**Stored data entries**
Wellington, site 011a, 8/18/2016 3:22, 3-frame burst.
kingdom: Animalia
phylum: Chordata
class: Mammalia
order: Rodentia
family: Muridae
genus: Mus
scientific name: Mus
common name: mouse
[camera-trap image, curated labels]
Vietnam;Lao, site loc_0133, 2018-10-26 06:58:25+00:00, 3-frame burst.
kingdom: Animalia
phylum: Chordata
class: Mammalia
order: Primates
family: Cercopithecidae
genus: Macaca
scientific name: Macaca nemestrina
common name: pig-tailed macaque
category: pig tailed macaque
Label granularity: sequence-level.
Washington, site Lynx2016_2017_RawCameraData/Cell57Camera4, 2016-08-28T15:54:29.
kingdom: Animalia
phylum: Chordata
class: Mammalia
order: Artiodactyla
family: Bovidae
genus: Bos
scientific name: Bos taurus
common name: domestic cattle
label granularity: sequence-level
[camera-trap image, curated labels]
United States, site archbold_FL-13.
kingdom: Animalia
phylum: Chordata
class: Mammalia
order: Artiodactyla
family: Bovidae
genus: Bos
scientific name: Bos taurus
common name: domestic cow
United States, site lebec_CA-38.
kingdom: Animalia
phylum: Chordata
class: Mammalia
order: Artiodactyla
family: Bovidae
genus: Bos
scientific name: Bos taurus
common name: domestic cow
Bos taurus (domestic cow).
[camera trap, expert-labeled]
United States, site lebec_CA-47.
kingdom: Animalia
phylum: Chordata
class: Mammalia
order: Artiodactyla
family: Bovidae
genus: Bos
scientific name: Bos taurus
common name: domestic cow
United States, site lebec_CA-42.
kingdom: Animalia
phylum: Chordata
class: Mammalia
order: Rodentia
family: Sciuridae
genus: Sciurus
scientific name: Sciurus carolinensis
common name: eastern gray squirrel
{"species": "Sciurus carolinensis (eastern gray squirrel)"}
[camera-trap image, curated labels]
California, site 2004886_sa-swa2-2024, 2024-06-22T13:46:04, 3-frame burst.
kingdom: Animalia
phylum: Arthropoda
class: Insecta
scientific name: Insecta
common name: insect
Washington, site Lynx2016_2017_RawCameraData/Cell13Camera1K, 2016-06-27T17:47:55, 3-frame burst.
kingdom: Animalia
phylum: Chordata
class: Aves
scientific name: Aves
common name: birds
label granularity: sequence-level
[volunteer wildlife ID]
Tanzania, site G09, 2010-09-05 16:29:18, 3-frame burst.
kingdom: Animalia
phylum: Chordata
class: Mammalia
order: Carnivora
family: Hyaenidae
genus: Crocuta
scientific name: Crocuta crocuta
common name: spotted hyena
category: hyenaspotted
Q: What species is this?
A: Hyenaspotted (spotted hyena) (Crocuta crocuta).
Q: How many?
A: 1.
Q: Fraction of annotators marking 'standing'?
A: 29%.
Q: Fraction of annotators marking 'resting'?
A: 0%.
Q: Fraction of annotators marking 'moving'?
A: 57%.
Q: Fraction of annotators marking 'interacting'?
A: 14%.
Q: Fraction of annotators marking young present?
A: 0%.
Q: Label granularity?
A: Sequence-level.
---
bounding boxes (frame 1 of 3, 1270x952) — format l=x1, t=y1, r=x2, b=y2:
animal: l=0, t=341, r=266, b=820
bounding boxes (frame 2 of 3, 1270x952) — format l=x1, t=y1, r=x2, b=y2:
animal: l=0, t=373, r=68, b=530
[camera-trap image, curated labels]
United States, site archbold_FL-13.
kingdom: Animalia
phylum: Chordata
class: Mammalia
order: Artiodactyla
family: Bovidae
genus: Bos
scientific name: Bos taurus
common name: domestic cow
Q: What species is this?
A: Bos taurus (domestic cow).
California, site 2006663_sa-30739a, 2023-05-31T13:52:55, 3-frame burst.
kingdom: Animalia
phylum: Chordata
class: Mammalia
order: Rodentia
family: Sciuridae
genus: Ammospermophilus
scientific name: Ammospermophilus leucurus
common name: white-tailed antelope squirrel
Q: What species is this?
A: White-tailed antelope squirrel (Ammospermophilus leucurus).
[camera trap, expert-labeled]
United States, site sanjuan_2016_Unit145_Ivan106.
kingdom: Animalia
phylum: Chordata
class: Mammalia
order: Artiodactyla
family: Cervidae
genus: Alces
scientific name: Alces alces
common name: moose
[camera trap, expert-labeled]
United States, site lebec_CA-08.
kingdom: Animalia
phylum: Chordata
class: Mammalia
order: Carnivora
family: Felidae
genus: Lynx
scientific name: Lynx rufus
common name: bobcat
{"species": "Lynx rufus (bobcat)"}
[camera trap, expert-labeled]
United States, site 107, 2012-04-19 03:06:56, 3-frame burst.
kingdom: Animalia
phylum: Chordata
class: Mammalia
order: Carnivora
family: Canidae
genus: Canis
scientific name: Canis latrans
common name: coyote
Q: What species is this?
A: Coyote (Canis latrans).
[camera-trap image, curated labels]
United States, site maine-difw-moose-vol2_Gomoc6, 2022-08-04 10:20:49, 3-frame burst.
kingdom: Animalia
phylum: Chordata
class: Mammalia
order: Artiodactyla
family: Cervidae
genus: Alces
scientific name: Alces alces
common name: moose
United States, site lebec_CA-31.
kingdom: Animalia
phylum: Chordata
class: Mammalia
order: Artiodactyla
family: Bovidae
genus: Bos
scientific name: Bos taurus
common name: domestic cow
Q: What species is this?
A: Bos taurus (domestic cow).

**ASSIGNED TASK**
Transcribe all of the data, keeping every line identical.

**SOLUTION**
Wellington, site 011a, 8/18/2016 3:22, 3-frame burst.
kingdom: Animalia
phylum: Chordata
class: Mammalia
order: Rodentia
family: Muridae
genus: Mus
scientific name: Mus
common name: mouse
[camera-trap image, curated labels]
Vietnam;Lao, site loc_0133, 2018-10-26 06:58:25+00:00, 3-frame burst.
kingdom: Animalia
phylum: Chordata
class: Mammalia
order: Primates
family: Cercopithecidae
genus: Macaca
scientific name: Macaca nemestrina
common name: pig-tailed macaque
category: pig tailed macaque
Label granularity: sequence-level.
Washington, site Lynx2016_2017_RawCameraData/Cell57Camera4, 2016-08-28T15:54:29.
kingdom: Animalia
phylum: Chordata
class: Mammalia
order: Artiodactyla
family: Bovidae
genus: Bos
scientific name: Bos taurus
common name: domestic cattle
label granularity: sequence-level
[camera-trap image, curated labels]
United States, site archbold_FL-13.
kingdom: Animalia
phylum: Chordata
class: Mammalia
order: Artiodactyla
family: Bovidae
genus: Bos
scientific name: Bos taurus
common name: domestic cow
United States, site lebec_CA-38.
kingdom: Animalia
phylum: Chordata
class: Mammalia
order: Artiodactyla
family: Bovidae
genus: Bos
scientific name: Bos taurus
common name: domestic cow
Bos taurus (domestic cow).
[camera trap, expert-labeled]
United States, site lebec_CA-47.
kingdom: Animalia
phylum: Chordata
class: Mammalia
order: Artiodactyla
family: Bovidae
genus: Bos
scientific name: Bos taurus
common name: domestic cow
United States, site lebec_CA-42.
kingdom: Animalia
phylum: Chordata
class: Mammalia
order: Rodentia
family: Sciuridae
genus: Sciurus
scientific name: Sciurus carolinensis
common name: eastern gray squirrel
{"species": "Sciurus carolinensis (eastern gray squirrel)"}
[camera-trap image, curated labels]
California, site 2004886_sa-swa2-2024, 2024-06-22T13:46:04, 3-frame burst.
kingdom: Animalia
phylum: Arthropoda
class: Insecta
scientific name: Insecta
common name: insect
Washington, site Lynx2016_2017_RawCameraData/Cell13Camera1K, 2016-06-27T17:47:55, 3-frame burst.
kingdom: Animalia
phylum: Chordata
class: Aves
scientific name: Aves
common name: birds
label granularity: sequence-level
[volunteer wildlife ID]
Tanzania, site G09, 2010-09-05 16:29:18, 3-frame burst.
kingdom: Animalia
phylum: Chordata
class: Mammalia
order: Carnivora
family: Hyaenidae
genus: Crocuta
scientific name: Crocuta crocuta
common name: spotted hyena
category: hyenaspotted
Q: What species is this?
A: Hyenaspotted (spotted hyena) (Crocuta crocuta).
Q: How many?
A: 1.
Q: Fraction of annotators marking 'standing'?
A: 29%.
Q: Fraction of annotators marking 'resting'?
A: 0%.
Q: Fraction of annotators marking 'moving'?
A: 57%.
Q: Fraction of annotators marking 'interacting'?
A: 14%.
Q: Fraction of annotators marking young present?
A: 0%.
Q: Label granularity?
A: Sequence-level.
---
bounding boxes (frame 1 of 3, 1270x952) — format l=x1, t=y1, r=x2, b=y2:
animal: l=0, t=341, r=266, b=820
bounding boxes (frame 2 of 3, 1270x952) — format l=x1, t=y1, r=x2, b=y2:
animal: l=0, t=373, r=68, b=530
[camera-trap image, curated labels]
United States, site archbold_FL-13.
kingdom: Animalia
phylum: Chordata
class: Mammalia
order: Artiodactyla
family: Bovidae
genus: Bos
scientific name: Bos taurus
common name: domestic cow
Q: What species is this?
A: Bos taurus (domestic cow).
California, site 2006663_sa-30739a, 2023-05-31T13:52:55, 3-frame burst.
kingdom: Animalia
phylum: Chordata
class: Mammalia
order: Rodentia
family: Sciuridae
genus: Ammospermophilus
scientific name: Ammospermophilus leucurus
common name: white-tailed antelope squirrel
Q: What species is this?
A: White-tailed antelope squirrel (Ammospermophilus leucurus).
[camera trap, expert-labeled]
United States, site sanjuan_2016_Unit145_Ivan106.
kingdom: Animalia
phylum: Chordata
class: Mammalia
order: Artiodactyla
family: Cervidae
genus: Alces
scientific name: Alces alces
common name: moose
[camera trap, expert-labeled]
United States, site lebec_CA-08.
kingdom: Animalia
phylum: Chordata
class: Mammalia
order: Carnivora
family: Felidae
genus: Lynx
scientific name: Lynx rufus
common name: bobcat
{"species": "Lynx rufus (bobcat)"}
[camera trap, expert-labeled]
United States, site 107, 2012-04-19 03:06:56, 3-frame burst.
kingdom: Animalia
phylum: Chordata
class: Mammalia
order: Carnivora
family: Canidae
genus: Canis
scientific name: Canis latrans
common name: coyote
Q: What species is this?
A: Coyote (Canis latrans).
[camera-trap image, curated labels]
United States, site maine-difw-moose-vol2_Gomoc6, 2022-08-04 10:20:49, 3-frame burst.
kingdom: Animalia
phylum: Chordata
class: Mammalia
order: Artiodactyla
family: Cervidae
genus: Alces
scientific name: Alces alces
common name: moose
United States, site lebec_CA-31.
kingdom: Animalia
phylum: Chordata
class: Mammalia
order: Artiodactyla
family: Bovidae
genus: Bos
scientific name: Bos taurus
common name: domestic cow
Q: What species is this?
A: Bos taurus (domestic cow).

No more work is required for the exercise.